# Tasks to carry out
- A) In two sentences, summarize the passage on doppler-shift circuits for fetal heart monitors.
- B) In the passage on doppler-shift circuits for fetal heart monitors, retype everything from "Although in the" down to "the ultrasonic beam.".
Start of Document excerpt
This invention relates to electrical circuits which produce signals representative of the motion of an object under examination, and more particularly, to electrical circuits useful in fetal heart monitors.
It is known that the motion of an object can be determined by creating a beam of ultrasonic energy with an ultrasonic generator, or transducer, directing the beam at the object, and measuring the doppler shift in the ultrasonic signal reflected from the object and picked up by the transducer. Electrical circuits are used to analyze the received signal to determine the doppler shift caused by the motion of the object in the field of the transmitted ultrasonic beam. The signals from the circuit are useful in determining the rate, velocity and direction of motion of an object, e.g. a fetal heart. With respect to a fetal heart, the signals are particularly useful in the determination of heart rates and related information.
In practice a reflected, doppler-shifted signal is applied to the circuit. This signal has information that is proportional to the velocity of the motion of the heart in the path of the transmitted ultrasonic beam. In particular, the input signal has an upper sideband that is produced by motion of the fetal heart under study toward the receiving transducer, and a lower sideband produced by motion of the heart away from the transducer. The amplitude of the upper and lower sideband ultrasonic signals received by the transducer and created by the doppler effect, relate to the direction and speed of motion of the heart.
The electrical circuitry separates the upper and lower sidebands of the doppler-shifted ultrasound signal into two signals that correspond to motion toward and away from the transducer. The amplitudes of these signals are processed and utilized to analyze the fetal heart rate and condition.
Although in the prior art circuits, the amplitudes of the received ultrasonic signals are analyzed, there is also information contained in the frequency change of the ultrasonic doppler shifted signal. Thus, it would be advantageous, and an improvement over prior art electrical circuitry devices, to have a circuit which detects frequency domain information from the ultrasonic signals that have been doppler shifted by motion in the field of the ultrasonic beam.
End of Document excerpt
Start of Data listing
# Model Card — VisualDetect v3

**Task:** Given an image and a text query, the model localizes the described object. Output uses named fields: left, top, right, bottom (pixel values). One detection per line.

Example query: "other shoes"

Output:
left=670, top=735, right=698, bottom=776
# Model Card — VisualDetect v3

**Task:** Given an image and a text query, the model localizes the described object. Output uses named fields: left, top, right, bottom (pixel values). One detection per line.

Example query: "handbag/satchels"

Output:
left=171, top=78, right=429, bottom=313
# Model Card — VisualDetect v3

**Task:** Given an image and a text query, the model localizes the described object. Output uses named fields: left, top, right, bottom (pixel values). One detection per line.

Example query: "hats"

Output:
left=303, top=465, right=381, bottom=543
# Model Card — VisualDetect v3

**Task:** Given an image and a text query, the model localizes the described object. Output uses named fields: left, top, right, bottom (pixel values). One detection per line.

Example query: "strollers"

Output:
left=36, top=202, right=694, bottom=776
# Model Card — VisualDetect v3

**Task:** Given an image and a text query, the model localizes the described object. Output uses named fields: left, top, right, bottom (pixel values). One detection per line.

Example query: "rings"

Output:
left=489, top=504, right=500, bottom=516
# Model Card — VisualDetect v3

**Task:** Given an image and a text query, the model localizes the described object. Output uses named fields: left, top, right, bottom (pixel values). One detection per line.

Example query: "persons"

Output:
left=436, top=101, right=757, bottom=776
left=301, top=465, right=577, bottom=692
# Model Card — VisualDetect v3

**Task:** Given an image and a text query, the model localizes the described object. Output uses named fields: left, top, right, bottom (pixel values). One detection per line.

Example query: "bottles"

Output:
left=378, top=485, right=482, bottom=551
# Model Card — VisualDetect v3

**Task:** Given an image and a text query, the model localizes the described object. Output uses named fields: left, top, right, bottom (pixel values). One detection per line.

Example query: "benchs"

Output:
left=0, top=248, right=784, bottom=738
End of Data listing
# Task-by-task answers
- A) The passage concerns electrical circuits that produce signals representing an object's motion, especially for fetal heart monitors, which measure the doppler shift in an ultrasonic beam reflected from the heart and separate its upper and lower sidebands into signals for motion toward and away from the transducer. Prior circuits analyze only the amplitudes of these signals, but the frequency change also carries information, so a circuit that detects frequency domain information from the doppler-shifted signals would be an improvement.

- B)
Although in the prior art circuits, the amplitudes of the received ultrasonic signals are analyzed, there is also information contained in the frequency change of the ultrasonic doppler shifted signal. Thus, it would be advantageous, and an improvement over prior art electrical circuitry devices, to have a circuit which detects frequency domain information from the ultrasonic signals that have been doppler shifted by motion in the field of the ultrasonic beam.